PROBLEM DETAILS: Repeat all the records exactly, omitting pictures.
━━━ SOURCE MATERIAL ━━━
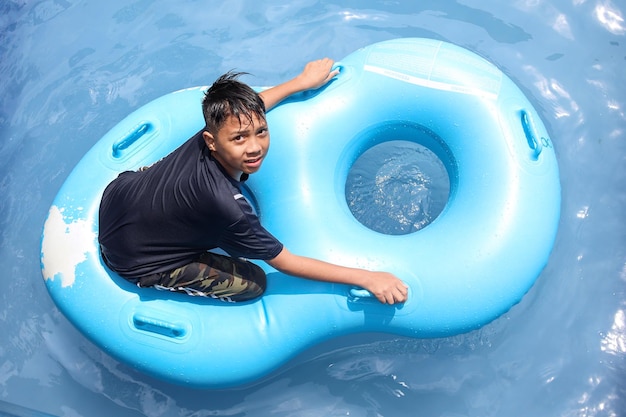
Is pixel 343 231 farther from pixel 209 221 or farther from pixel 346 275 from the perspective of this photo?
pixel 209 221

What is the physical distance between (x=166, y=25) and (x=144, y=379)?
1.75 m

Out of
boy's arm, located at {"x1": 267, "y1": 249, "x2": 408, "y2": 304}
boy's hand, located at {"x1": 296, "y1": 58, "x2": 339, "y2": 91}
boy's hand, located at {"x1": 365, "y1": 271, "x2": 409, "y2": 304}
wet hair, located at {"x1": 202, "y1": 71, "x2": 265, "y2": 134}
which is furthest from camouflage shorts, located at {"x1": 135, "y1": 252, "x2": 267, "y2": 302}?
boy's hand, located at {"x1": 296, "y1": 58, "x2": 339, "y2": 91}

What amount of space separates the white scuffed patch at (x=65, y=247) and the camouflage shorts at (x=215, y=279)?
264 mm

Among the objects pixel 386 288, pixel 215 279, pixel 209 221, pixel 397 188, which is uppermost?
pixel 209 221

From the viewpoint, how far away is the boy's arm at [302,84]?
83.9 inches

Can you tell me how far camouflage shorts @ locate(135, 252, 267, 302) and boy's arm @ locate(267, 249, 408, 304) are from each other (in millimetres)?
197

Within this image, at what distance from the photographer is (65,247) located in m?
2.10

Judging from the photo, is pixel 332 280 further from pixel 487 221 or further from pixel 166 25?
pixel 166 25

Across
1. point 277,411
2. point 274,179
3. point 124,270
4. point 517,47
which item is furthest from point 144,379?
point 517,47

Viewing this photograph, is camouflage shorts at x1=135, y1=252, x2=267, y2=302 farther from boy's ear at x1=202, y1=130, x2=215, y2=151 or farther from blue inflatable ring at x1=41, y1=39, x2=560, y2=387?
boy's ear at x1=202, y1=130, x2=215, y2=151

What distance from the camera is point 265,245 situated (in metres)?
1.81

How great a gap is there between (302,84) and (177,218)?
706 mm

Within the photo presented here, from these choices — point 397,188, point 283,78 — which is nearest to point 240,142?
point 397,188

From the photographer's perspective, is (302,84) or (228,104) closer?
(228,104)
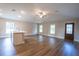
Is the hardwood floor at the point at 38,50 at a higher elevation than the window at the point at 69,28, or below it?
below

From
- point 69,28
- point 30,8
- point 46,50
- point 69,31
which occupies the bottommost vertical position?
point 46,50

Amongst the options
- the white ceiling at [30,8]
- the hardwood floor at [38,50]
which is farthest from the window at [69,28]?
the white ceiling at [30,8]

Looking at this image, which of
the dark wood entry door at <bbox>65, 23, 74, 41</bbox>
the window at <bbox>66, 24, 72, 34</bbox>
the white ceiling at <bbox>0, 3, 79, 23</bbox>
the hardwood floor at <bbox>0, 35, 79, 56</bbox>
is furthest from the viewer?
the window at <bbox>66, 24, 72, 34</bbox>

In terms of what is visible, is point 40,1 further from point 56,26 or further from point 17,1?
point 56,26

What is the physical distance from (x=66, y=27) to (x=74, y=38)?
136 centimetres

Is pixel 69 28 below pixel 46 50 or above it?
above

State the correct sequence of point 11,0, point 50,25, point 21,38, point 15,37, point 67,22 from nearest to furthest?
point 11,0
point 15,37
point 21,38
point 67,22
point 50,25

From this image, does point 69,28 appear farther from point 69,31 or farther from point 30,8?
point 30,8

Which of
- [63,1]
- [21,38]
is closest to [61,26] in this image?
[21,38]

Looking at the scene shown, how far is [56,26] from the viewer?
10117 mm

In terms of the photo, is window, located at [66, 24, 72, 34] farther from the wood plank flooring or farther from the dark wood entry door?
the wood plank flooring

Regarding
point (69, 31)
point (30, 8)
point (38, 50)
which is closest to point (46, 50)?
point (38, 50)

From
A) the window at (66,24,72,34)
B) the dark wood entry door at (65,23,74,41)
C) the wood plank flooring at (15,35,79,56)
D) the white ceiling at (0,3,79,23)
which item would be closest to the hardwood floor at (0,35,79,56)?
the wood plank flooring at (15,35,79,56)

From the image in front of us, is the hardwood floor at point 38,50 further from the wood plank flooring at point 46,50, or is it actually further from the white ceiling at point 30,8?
━━━
REPLY TO THE EXERCISE:
Is pixel 343 231 farther from pixel 209 221 or farther from pixel 346 275 from the perspective of this photo?
pixel 209 221

What is the physical distance between (x=166, y=25) and (x=144, y=379)?
1.75 m

Out of
boy's arm, located at {"x1": 267, "y1": 249, "x2": 408, "y2": 304}
boy's hand, located at {"x1": 296, "y1": 58, "x2": 339, "y2": 91}
boy's hand, located at {"x1": 365, "y1": 271, "x2": 409, "y2": 304}
wet hair, located at {"x1": 202, "y1": 71, "x2": 265, "y2": 134}
which is furthest from camouflage shorts, located at {"x1": 135, "y1": 252, "x2": 267, "y2": 302}?
boy's hand, located at {"x1": 296, "y1": 58, "x2": 339, "y2": 91}

What amount of space separates the white scuffed patch at (x=65, y=247) and the camouflage shorts at (x=215, y=279)?
264 mm

Among the objects pixel 386 288, pixel 215 279, pixel 209 221, pixel 397 188, which is uppermost?
pixel 209 221

From the viewpoint, how far away is the boy's arm at [302,84]?
83.9 inches

Can you tell me how far camouflage shorts @ locate(135, 252, 267, 302) and boy's arm @ locate(267, 249, 408, 304) are from each other (in millimetres)?
197

Within this image, at what distance from the photographer is (65,247) located in m?
2.10

Judging from the photo, is pixel 332 280 further from pixel 487 221 or further from pixel 166 25?
pixel 166 25

Across
1. point 277,411
2. point 274,179
3. point 124,270
4. point 517,47
which item is furthest from point 144,379?
point 517,47

Viewing this photograph, is camouflage shorts at x1=135, y1=252, x2=267, y2=302 farther from boy's ear at x1=202, y1=130, x2=215, y2=151 or farther from blue inflatable ring at x1=41, y1=39, x2=560, y2=387?
boy's ear at x1=202, y1=130, x2=215, y2=151

What distance from the camera is point 265,245 situated (in metres)?
1.81

How great a gap is there between (302,84) and (177,218)?
706 mm

Within the photo presented here, from these choices — point 397,188, point 283,78 — which is nearest to point 240,142?
point 397,188

From the photographer's perspective, is (302,84) or (228,104) closer?
(228,104)
Is the hardwood floor at the point at 38,50 at a higher elevation than the window at the point at 69,28, or below it?
below

From
- point 69,28
- point 30,8
- point 46,50
- point 69,31
which occupies the bottommost vertical position?
point 46,50

Amongst the options
- the white ceiling at [30,8]
- the hardwood floor at [38,50]
which is farthest from the window at [69,28]?
the white ceiling at [30,8]

Looking at this image, which of
the dark wood entry door at <bbox>65, 23, 74, 41</bbox>
the window at <bbox>66, 24, 72, 34</bbox>
the white ceiling at <bbox>0, 3, 79, 23</bbox>
the hardwood floor at <bbox>0, 35, 79, 56</bbox>
is furthest from the viewer?
the window at <bbox>66, 24, 72, 34</bbox>

In terms of what is visible, is point 40,1 further from point 56,26 or further from point 17,1?
point 56,26

What is the physical distance from (x=66, y=27) to (x=74, y=38)?
136 centimetres

Is pixel 69 28 below pixel 46 50 or above it?
above

State the correct sequence of point 11,0, point 50,25, point 21,38, point 15,37, point 67,22 from nearest to furthest?
point 11,0
point 15,37
point 21,38
point 67,22
point 50,25

From this image, does point 69,28 appear farther from point 69,31 or farther from point 30,8?
point 30,8

Which of
- [63,1]
- [21,38]
is closest to [61,26] in this image?
[21,38]

Looking at the scene shown, how far is [56,26] from the viewer?
10117 mm

In terms of the photo, is window, located at [66, 24, 72, 34] farther from the wood plank flooring or farther from the dark wood entry door?
the wood plank flooring

Regarding
point (69, 31)
point (30, 8)
point (38, 50)
which is closest to point (46, 50)?
point (38, 50)

From
A) the window at (66,24,72,34)
B) the dark wood entry door at (65,23,74,41)
C) the wood plank flooring at (15,35,79,56)
D) the white ceiling at (0,3,79,23)
which item would be closest to the hardwood floor at (0,35,79,56)?
the wood plank flooring at (15,35,79,56)

From the image in front of us, is the hardwood floor at point 38,50 further from the wood plank flooring at point 46,50, or is it actually further from the white ceiling at point 30,8?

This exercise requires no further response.